An interesting little story caught my eye in last Saturday’s Times, writes Newsdirect Wales’ director Valerie Livingston.

AI Trawls 20,000 miles of state papers

(I’d attach a link but – rather ironically – I came across the original story in the physical copy of the paper and it doesn’t appear to be online.)

Times Policy Editor, Oliver Wright, writes that UK Cabinet Office has been working with data science consultancy Atchai on a number of prototype projects to harness the data which lies in government documents.

There is apparently a 20,000 mile long trail of paper, uncatalogued and unsearchable, sitting in government archives. In addition to trivial notes and lists, there is a wealth of research in briefing notes and academic papers. As politicians and civil service personnel change, this information gets lost or forgotten.

The UK Government’s intention is to improve decision making by restoring access to this data.

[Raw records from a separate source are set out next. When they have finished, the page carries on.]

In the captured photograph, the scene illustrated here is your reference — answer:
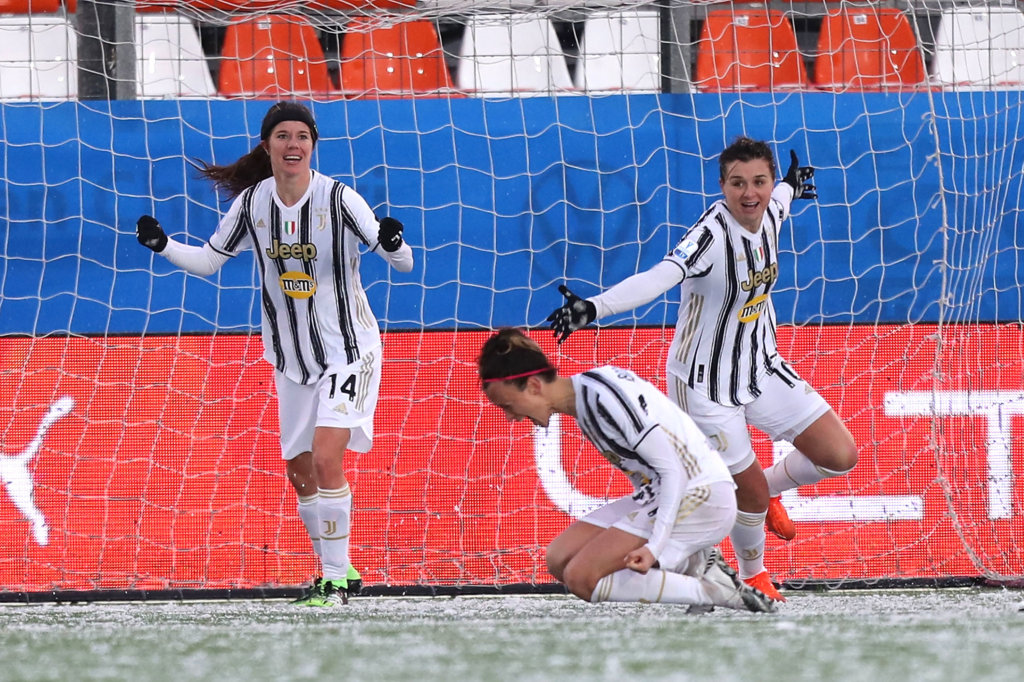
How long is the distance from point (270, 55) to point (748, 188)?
153 inches

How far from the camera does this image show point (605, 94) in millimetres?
7293

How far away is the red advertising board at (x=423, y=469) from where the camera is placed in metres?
6.14

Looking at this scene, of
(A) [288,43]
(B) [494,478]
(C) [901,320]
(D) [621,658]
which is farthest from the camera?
(A) [288,43]

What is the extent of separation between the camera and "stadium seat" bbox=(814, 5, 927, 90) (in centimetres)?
804

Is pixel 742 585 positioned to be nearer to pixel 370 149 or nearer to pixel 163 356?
pixel 163 356

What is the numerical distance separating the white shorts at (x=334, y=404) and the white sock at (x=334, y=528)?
20 cm

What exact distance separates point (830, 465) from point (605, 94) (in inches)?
106

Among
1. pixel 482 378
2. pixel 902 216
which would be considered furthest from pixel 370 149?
pixel 482 378

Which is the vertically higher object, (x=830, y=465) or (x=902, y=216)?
(x=902, y=216)

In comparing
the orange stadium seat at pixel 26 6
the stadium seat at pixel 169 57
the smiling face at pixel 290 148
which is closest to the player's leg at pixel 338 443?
the smiling face at pixel 290 148

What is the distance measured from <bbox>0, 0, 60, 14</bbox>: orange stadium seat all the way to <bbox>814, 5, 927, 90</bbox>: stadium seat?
412 centimetres

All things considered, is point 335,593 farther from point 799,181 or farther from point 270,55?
point 270,55

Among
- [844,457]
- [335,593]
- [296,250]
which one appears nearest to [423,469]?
[335,593]

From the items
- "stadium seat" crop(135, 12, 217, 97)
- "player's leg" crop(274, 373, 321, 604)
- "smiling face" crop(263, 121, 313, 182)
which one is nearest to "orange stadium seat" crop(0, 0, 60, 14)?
"stadium seat" crop(135, 12, 217, 97)
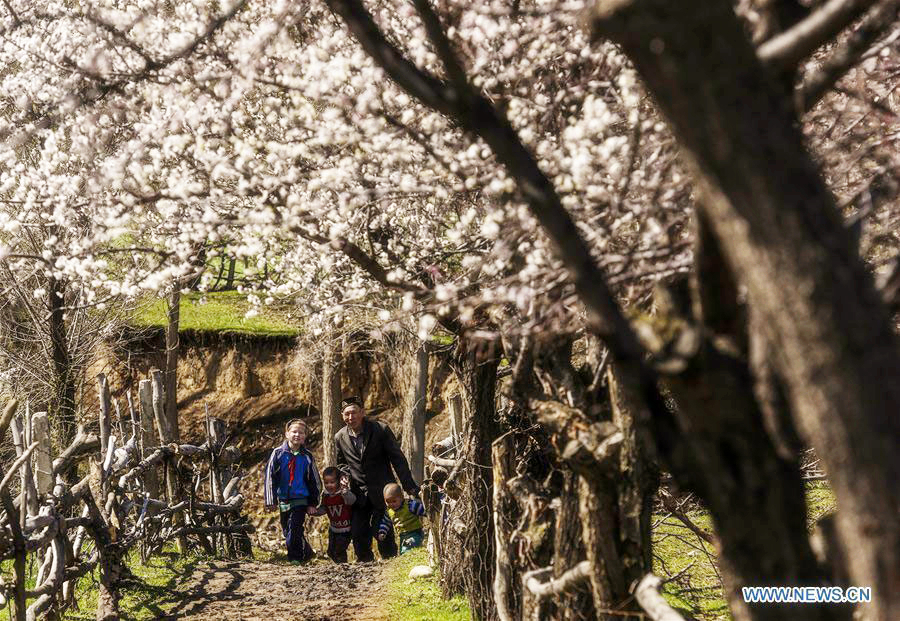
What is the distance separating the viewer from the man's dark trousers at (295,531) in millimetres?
10969

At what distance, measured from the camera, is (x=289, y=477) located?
10875 mm

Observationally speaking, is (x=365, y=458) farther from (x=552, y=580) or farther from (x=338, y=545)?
(x=552, y=580)

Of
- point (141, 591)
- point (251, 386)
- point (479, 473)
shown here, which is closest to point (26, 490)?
point (141, 591)

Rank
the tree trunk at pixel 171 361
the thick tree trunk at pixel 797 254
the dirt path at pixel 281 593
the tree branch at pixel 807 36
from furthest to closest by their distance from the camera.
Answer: the tree trunk at pixel 171 361
the dirt path at pixel 281 593
the tree branch at pixel 807 36
the thick tree trunk at pixel 797 254

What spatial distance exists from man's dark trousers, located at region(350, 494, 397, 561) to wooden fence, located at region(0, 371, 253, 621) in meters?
2.24

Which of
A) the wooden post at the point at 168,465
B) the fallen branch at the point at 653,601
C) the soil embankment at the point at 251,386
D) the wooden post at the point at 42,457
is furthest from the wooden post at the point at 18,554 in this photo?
the soil embankment at the point at 251,386

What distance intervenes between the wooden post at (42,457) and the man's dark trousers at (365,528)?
11.7 ft

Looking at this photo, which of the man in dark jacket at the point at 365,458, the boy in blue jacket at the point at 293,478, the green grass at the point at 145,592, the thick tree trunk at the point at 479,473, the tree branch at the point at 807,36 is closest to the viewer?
the tree branch at the point at 807,36

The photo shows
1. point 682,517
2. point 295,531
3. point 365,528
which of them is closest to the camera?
point 682,517

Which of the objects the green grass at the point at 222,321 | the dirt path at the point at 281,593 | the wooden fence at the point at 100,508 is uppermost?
the green grass at the point at 222,321

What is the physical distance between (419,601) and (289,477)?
10.5ft

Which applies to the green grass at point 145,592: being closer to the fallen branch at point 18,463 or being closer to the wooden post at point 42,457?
the wooden post at point 42,457

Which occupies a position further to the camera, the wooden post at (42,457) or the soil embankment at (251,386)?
the soil embankment at (251,386)

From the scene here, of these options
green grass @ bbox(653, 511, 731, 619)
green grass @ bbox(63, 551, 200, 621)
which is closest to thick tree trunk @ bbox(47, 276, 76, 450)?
green grass @ bbox(63, 551, 200, 621)
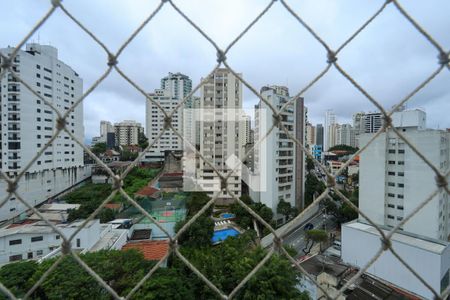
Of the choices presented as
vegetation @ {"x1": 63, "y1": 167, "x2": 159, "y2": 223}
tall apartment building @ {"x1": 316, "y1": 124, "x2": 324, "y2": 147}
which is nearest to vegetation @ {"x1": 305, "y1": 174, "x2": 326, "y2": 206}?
vegetation @ {"x1": 63, "y1": 167, "x2": 159, "y2": 223}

The project has already run into one challenge particularly familiar to the teams at Newsdirect – the document formats previously used in government are not always conducive to searching but Whitehall sources seem confident this can be overcome.

AI for the many

Accessibility of data is changing and so are the tools to work with it.

Last week also saw the launch of Google Pinpoint, a suite of tools to support journalists working with large file sets.

Combining AI, machine learning, optical character recognition and speech-to-text technologies, Pinpoint can identify and highlight people, locations and organisations throughout thousands of pages of text. The days of CTRL + F may well be numbered.

And while the UK Government’s digital documents project is aimed at getting research into the hands of ministers, any moves towards making more data available in searchable formats has exciting implications for scrutiny.

At Newsdirect, we’re looking forward to it.